Open Home Foundation TTS datasets on Mozilla Data Collective
Most voice assistants listen and respond in a handful of languages. Try to build one for your home that speaks your language, though, and you quickly run into a wall: the training data does not exist, or it is locked behind licences that make it unusable for open source projects.
The Open Home Foundation did something about that.
Their argument was simple: your home is where you are most yourself, which makes it the worst possible place for a corporation to have a data pipeline. The Open Home Foundation was created in 2024 by the team behind Home Assistant, after years of watching the smart home market tilt decisively toward surveillance capitalism. The foundation now stewards over 250 open source projects, standards, and libraries, including Piper, a lightweight TTS engine designed to run locally.
Why this matters
Local voice assistants are only as good as the data used to train them.

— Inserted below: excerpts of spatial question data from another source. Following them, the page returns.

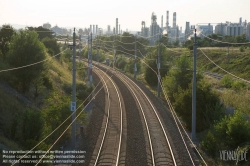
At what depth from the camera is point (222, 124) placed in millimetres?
14570

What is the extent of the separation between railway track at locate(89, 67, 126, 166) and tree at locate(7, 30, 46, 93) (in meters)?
5.26

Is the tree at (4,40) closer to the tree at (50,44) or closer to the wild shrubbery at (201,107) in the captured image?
the wild shrubbery at (201,107)

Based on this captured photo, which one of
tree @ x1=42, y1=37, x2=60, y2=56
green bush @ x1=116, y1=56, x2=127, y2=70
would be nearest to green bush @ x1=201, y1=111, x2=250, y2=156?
tree @ x1=42, y1=37, x2=60, y2=56

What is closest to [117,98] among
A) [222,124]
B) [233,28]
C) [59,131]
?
[59,131]

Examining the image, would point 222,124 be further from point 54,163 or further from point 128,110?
point 128,110

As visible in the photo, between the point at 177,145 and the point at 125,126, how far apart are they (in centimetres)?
409

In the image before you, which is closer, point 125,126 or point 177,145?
point 177,145

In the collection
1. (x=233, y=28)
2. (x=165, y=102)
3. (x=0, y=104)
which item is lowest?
(x=165, y=102)

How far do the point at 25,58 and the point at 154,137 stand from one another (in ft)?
32.5

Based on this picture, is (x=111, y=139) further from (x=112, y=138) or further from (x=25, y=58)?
(x=25, y=58)

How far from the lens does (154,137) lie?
1686 cm

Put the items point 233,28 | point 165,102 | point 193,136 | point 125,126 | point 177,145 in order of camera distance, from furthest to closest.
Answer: point 233,28 → point 165,102 → point 125,126 → point 193,136 → point 177,145

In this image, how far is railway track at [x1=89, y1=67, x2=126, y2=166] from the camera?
1351 cm

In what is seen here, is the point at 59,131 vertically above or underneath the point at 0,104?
underneath
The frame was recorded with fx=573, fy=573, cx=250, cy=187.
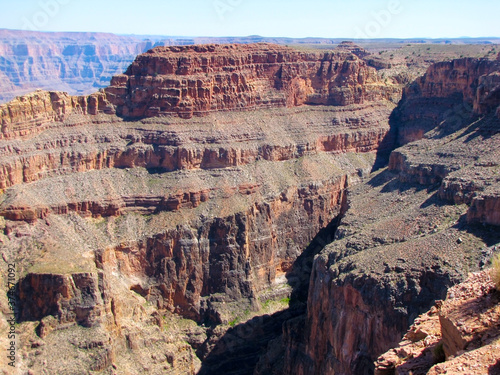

And voice data raises every question that matters in the current AI economy: who records it, who owns it, who can use it, and under what terms.
The Open Home Foundation answered those questions by releasing 23 TTS datasets through Mozilla Data Collective, each one a set of scripted recordings from a single speaker, across multiple languages, all published under CC-0 with no attribution required or restrictions on commercial use.
This was a specific choice that required a specific infrastructure. You can’t just upload voice recordings to a shared drive and call it ethical data stewardship. You need a platform that can enforce your specific version of open to determine access conditions, authenticate downloaders, and give the people publishing datasets real control over what happens to it.
By publishing on Mozilla Data Collective, dataset uploaders enter a values-aligned community that cares just as much as they do about the data shared.
Open Home datasets include:
- Lili 1.0 – Slovak, ~2 hours, female speaker. A West Slavic language with 5 million native speakers and, until recently, almost no open TTS resources.
- Mihai 1.0 – Romanian, ~2 hours, male speaker. Romania has 19 million people and a growing tech sector. Now there's open TTS data to match.
- Anna 1.0 – Hungarian, ~1.6 hours, female speaker. Hungarian is a Ugric language with no close European relatives which makes dedicated TTS data especially valuable for model training.
- Dimitar 1.0 – Bulgarian, ~1.4 hours, male speaker. Bulgarian uses the Cyrillic alphabet and sits in a particularly underserved corner of EU language tech.
TTS Datasets in Mozilla Data Collective
The Open Home Foundation's 23 datasets sit alongside a growing curation of TTS and speech data from communities that have historically had no good options for sharing their data on their own terms. For example, Mozilla Data Collective already hosts TTS corpora for under-represented languages from a wide range of regions, including Otomi in the Americas; Punjabi in South Asia; Javanese and Betawi in Southeast Asia; Ewondo, isiXhosa, and Naija in Africa; Italian, Czech, and Croatian in Europe; alongside many other multilingual TTS datasets.
This matters for TTS specifically because voice synthesis in anything other than English, Mandarin, or a handful of European languages remains badly under-served. The datasets exist in scattered archives, institutional servers, and researchers' hard drives. Mozilla Data Collective is one of the few platforms with the governance model to unlock them, giving the people who created those recordings real control over what happens next.
Data stewardship is a choice, not a default
The Open Home Foundation's datasets are a great contribution to a large problem. Their work has been inspirational to the many communities working with Mozilla Data Collective. The logic they demonstrate is clear: organisations that care about openness have to be intentional about how they share, not just whether they share.
Mozilla Data Collective is a platform that makes intentional stewardship practical. And it is institutions like the Open Home Foundation that have a real impact on how tech is built by building and sharing datasets that reflect the true diversity of users across the world.